Weißer Kalkstaub kann ätzend wirken

Trebnitz/MZ. - Thomas Voland hat es versucht. Er bewaffnet sich mit Lappen und Eimer und schrubbt sein Auto. "Doch das weiße Zeug geht einfach nicht ab", stellt der Trebnitzer fest. Jetzt liegt dem Burgenlandkreis ein Gutachten vor, welches die ätzende Wirkung des Staubes ...

Von Yvette Meinhardt 19.09.2007, 17:10

Thomas Voland hat es versucht. Er bewaffnet sich mit Lappen und Eimer und schrubbt sein Auto. "Doch das weiße Zeug geht einfach nicht ab", stellt der Trebnitzer fest. Jetzt liegt dem Burgenlandkreis ein Gutachten vor, welches die ätzende Wirkung des Staubes bestätigt.

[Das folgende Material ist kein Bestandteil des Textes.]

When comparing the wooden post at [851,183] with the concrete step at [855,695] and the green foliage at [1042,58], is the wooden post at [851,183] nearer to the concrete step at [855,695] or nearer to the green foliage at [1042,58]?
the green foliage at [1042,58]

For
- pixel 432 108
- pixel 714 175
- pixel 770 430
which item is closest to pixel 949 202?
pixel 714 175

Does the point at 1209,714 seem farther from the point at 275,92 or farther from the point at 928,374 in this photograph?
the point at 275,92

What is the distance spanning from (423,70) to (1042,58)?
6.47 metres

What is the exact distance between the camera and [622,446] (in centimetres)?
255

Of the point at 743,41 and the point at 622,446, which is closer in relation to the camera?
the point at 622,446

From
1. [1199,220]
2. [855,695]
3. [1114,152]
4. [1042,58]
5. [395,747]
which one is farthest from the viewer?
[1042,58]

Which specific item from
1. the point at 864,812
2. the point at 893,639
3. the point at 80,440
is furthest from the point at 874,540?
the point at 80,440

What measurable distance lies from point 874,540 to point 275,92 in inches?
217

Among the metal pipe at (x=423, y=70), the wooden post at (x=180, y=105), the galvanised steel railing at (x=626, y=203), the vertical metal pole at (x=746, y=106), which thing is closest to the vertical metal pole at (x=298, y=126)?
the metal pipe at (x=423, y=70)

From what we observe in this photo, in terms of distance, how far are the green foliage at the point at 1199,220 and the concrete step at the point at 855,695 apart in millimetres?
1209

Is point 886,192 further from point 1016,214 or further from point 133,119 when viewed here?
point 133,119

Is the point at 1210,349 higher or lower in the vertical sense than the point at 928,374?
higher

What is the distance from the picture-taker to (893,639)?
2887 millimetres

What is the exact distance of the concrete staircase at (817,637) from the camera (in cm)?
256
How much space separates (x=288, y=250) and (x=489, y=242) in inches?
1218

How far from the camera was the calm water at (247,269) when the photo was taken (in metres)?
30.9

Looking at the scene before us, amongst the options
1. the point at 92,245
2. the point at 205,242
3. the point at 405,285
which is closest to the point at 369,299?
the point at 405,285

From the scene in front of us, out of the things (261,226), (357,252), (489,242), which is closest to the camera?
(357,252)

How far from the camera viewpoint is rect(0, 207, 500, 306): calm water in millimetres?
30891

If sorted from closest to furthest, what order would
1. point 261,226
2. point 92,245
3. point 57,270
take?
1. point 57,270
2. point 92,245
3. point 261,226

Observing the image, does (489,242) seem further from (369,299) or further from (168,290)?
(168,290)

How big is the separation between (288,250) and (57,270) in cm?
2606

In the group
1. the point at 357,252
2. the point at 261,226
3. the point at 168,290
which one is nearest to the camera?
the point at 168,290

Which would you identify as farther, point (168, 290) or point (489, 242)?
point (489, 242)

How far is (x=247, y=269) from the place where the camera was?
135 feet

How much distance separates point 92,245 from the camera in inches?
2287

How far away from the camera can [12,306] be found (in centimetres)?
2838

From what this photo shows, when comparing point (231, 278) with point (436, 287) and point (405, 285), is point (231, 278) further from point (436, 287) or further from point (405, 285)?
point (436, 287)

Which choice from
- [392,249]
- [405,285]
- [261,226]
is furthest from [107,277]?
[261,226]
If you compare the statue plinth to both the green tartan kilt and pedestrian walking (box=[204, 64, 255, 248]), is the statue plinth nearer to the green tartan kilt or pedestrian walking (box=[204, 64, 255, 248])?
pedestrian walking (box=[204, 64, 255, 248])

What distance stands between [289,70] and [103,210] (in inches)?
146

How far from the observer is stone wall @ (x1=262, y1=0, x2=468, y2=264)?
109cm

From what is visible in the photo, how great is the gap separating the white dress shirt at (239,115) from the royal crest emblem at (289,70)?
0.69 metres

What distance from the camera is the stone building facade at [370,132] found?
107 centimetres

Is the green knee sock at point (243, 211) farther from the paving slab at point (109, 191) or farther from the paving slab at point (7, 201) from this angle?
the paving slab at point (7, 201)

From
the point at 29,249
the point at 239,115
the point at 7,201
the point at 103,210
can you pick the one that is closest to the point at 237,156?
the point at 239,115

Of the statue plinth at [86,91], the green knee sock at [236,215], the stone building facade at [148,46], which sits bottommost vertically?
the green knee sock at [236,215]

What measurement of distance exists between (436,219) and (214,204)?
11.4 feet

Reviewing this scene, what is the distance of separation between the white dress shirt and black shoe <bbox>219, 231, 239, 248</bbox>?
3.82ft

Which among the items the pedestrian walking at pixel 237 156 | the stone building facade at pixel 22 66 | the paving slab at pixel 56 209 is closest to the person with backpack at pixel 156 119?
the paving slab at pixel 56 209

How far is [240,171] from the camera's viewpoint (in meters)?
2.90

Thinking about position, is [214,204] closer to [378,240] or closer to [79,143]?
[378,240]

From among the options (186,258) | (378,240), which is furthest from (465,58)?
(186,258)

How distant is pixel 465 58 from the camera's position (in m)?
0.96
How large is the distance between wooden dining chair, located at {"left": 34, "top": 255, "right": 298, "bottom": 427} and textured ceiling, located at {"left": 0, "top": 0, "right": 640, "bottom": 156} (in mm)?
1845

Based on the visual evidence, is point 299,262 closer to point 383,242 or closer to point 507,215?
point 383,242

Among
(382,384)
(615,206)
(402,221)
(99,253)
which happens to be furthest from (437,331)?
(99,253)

"Wir haben die Gewissheit, dass es sich bei dem Stoff um Branntkalk handelt", sagt der Erste Beigeordnete des Burgenlandkreises, Gundram Mock. In der Zusammensetzung wurden keine giftigen Kohlenwasserstoffe, welche zu gesundheitlichen Dauerschäden führen könnten, gefunden. Eine Gefährdung des Grundwassers sei nicht anzunehmen. "Doch wenn dieser Kalk mit Wasser zusammentrifft, gibt es eine chemische Reaktion bei der stark alkalisches Calziumhydroxid freigesetzt wird." Und eben als die Staubwolke über Trebnitz stand, regnete es. Dies erklärt vor allem die Lackschäden an den Fahrzeugen. "Das Gesundheitsamt hat die Einhaltung der Grenzwerte überprüft und es besteht keine Gefahr für die Gesundheit. Also können beispielsweise Äpfel und Beeren - sofern sie äußerlich unversehrt sind - nach gründlichem Abwaschen gegessen werden", fährt Mock fort. Im Gutachten heißt es: Wenn dieser Stoff längere Zeit inhaliert wird, kann er zu gesundheitlichen Schäden führen.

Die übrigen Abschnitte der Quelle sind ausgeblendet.